■ **Passage for review**
——————
Hi Tess, have you got any recent pics of Dexter now? Would love to see how he has changed since Poo Fest.

Clare
x


----------



## tessybear (May 1, 2011)

Clare I have lots and I will put them on as soon as I can persuade my daughter to help me! I am very much a slow learner when it comes to adding photos (as my daughter says I've already shown you, why cant you remember?!)
Dexter has grown up looking very like Mabel and Millie on this forum. He has a very soft, quite long, fluffy coat that hasn't curled at all which we brush every day- I think the roans are probably more spaniel like than poodle. Like all cockapoos he gets a huge amount of attention everyone commenting on his beautiful colouring and soft coat.


----------



## gemma27 (May 23, 2011)

mandym said:


> sounds like your little one is a choc roan xxx


She looks still very choc and White but she is definitely changing. Would you look at these and see what you think.


----------



## wilfiboy (Sep 18, 2010)

Will be interesting to watch Gemma could just be speckling like Kendals Echo ... she started white and black and then developed more black in her coat... but either way Nell is lovely and like you said its the difference that make them special. 
Tess .. Alfie started off with coats like our little lot but has ended up really curly, although I'd be surprised if thats how Mable ends up x


----------



## JoJo (Mar 2, 2011)
——————
■ **Exercise data**
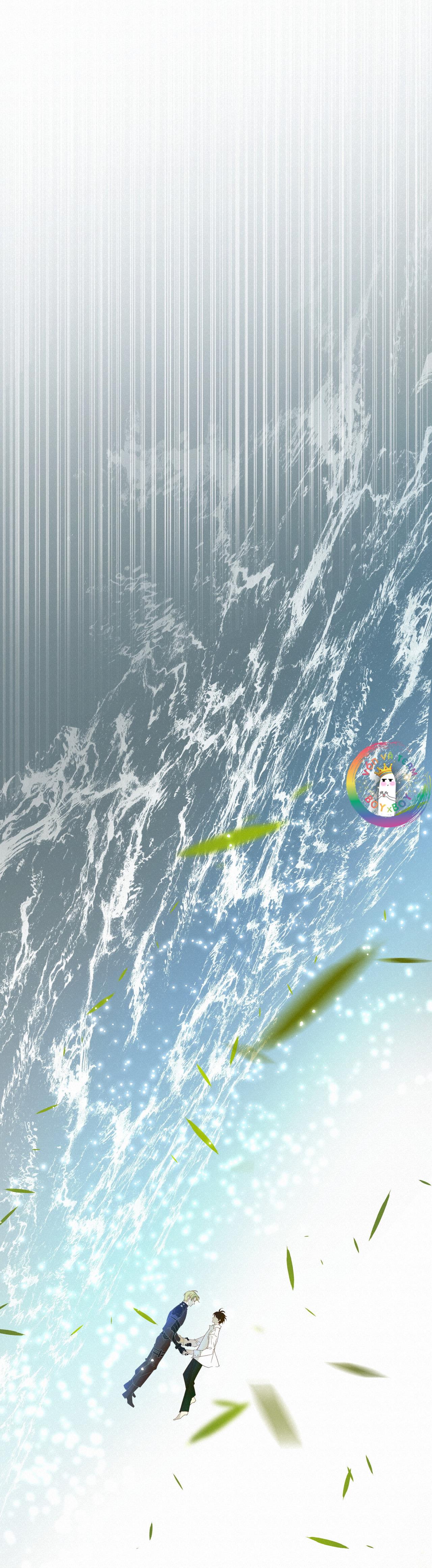 Trỗi Dậy Từ Tro Tàn - Chap 32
——————
■ **Questions**
- a) In the cockapoo forum thread, whose coat does wilfiboy say started off like the others' but ended up really curly?
- b) Extend the cockapoo forum thread, starting with the post under JoJo's header.

■ **Expected results**
- a) Alfie's.

- b)
Karen and Gemma .. Speckled look is known as ticking.. just like the lovely Echo and Delta (Kendal’s girls)... Gemma if you clipped Nell's coat short it may have speckles in it .. this is ticking, a pattern seen in the cocker side ... I really like it


----------



## kendal (Jul 16, 2009)

this was the first i know of Echos ticking (still want to call it speckls) does she look a little like this whan wet


----------



## gemma27 (May 23, 2011)

Wow Echo is gorgeous. Nell has very similar markings but in greater number and more splodgy rather than spots, if that makes sense. She's due a bath so will take some wet this eve and see what you think. 

We don't mind how she turns out, she's well and truly part of us now regardless. It's just intreaging how she will change.


----------



## wilfiboy (Sep 18, 2010)

Looking again Gemma it does look more like roaning but like you said it does nt matter .. when we got Mable we thought she was blue roan but would nt have minded if she was white and black... not much white left now though x


----------



## wilfiboy (Sep 18, 2010)




----------



## lady amanda (Nov 26, 2010)

OMG!!!! BABY MABLE!!!!! that is the first I have seen!!! ahhhhh soooo cute!!!!


----------



## lady amanda (Nov 26, 2010)

really OMG!!!!! so freaking adorable! look at those eyes!!!!


----------



## Jedicrazy (Apr 26, 2011)

lady amanda said:


> OMG!!!! BABY MABLE!!!!! ahhhhh soooo cute!!!!


:iagree::love-eyes::love-eyes::love-eyes::love-eyes::love-eyes::love-eyes::love-eyes::love-eyes::love-eyes:


----------



## JoJo (Mar 2, 2011)

Oh yes .. what a beauty  

She is lovely Karen


----------



## gemma27 (May 23, 2011)

wilfiboy said:


>


She is very beautiful. The markings around her muzzle and legs are more like those Nell is now showing. Will post some wet puppy pic later.


----------



## gemma27 (May 23, 2011)

Promised some wet pics to try to show Nell's changing colour. She looks a bit scrawny and bedraggled. 

I would be very interested in your thoughts.


----------



## JoJo (Mar 2, 2011)

Nell looks Chocolate Roan to my untrained eye  I love the bathtime pic .. she is lovely. Did you buy her as a Roan coat or as a Chocolate Parti?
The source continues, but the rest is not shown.